Relevant details that might make this a headache.
- Most my passwords are saved on the safari password manager and I use the “sign in with apple” on a bunch of websites
- My photo library is currently backed with an icloud subscription
Relevant details that might make this a headache.
The Android experience is quite a bit more wanky than Apple’s walled garden. I moved to Android a year ago and it took me months of fiddling until I was satisfied. Google really tries to give you their own not-that-walled garden, giving you an Apple-esque experience. If you are not 100 % invested, it could get finicky, though. The vendors usually provide their own standard apps, but more often than not, I find them unpolished.
Regarding Log in with Apple, you could, from what I experienced, get problems, as some Android apps won’t let you sign in wit Apple, and even websites don’support it all the time. Take Tripadvisor as an example. Create an account on the iOS app, and when changing to Android, you’re basically locked out, because neither their Android app nor their website support Log in with Apple.

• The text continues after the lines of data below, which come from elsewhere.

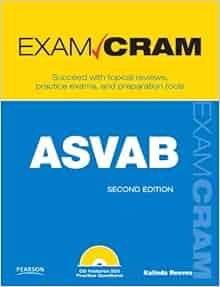 Asvab Exam Cram Armed Services Vocational Aptitude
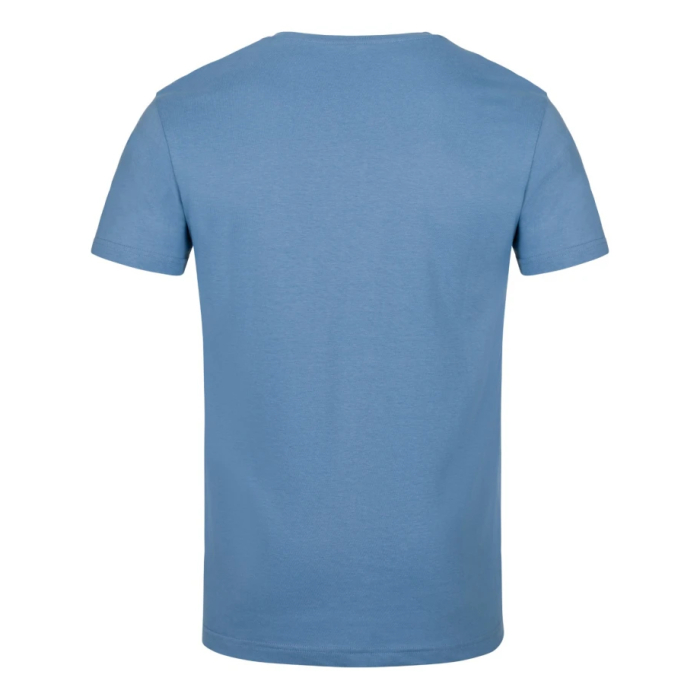 Tricou simplu cu maneca scurta Lima - albastru azur [2]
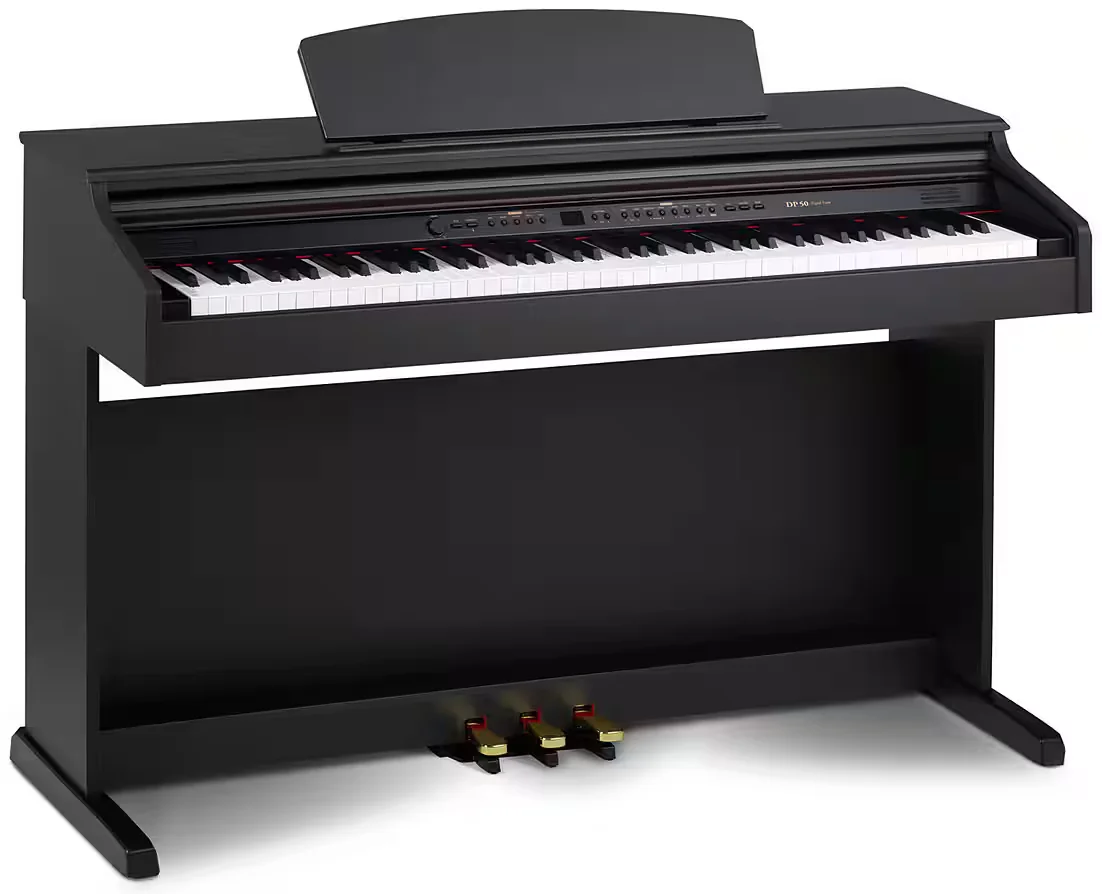 Classic Cantabile DP-50 RH Digitalpiano E Piano Rosenholz 88 Tasten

Thanks. I’m actually considering /e/os (a degoogled privacy focused android fork) But I’m assuming sone of the issues here still apply.
I’m really iffy about the privacy constraints with android and the main reason I’m considering switching is
I went the /e/os way and quickly turned back. Not to dismiss the effort of the maintainers, but it really felt like a frontend on lineage os meant to sell alternative cloud services. I did not find convincing arguments over a bare lineage os and the pretty much forced /e/ cloud was a total turn off.
I went the “real” security / privacy way and switched to grapheneos. Very happy overall, already went thought with 2 major os updates, no issues whatsoever. Only issue would be if you want Google pay (won’t work on graphene). You’d need a pixel phone if that’s in your budget. The pixel phones are great at photos, but pretty “meh” otherwise
Thanks. I’ll look into lineage and graphene.
for the first point, Transmission has a pretty serviceable web client that works great on iOS as a web shortcut
its just occurred to me you might mean downloading torrents directly to you iphone, rather than a remote to some other device… in that case a web client isn’t sufficient, you’d have to sideload
Thanks for telling me about sideloading. I’m now a IOS pirate, until I buy a new phone atleast because my battery doesnt last an hour lol
You can actually (indirectly) torrent on iOS via seed box. I use SonicBit, which has an iOS app. I find it’s actually more convenient than torrenting directly as the files are stored and seeded online yet still accessible to me when I need them. Then you can download the files to your iPhone/iPad.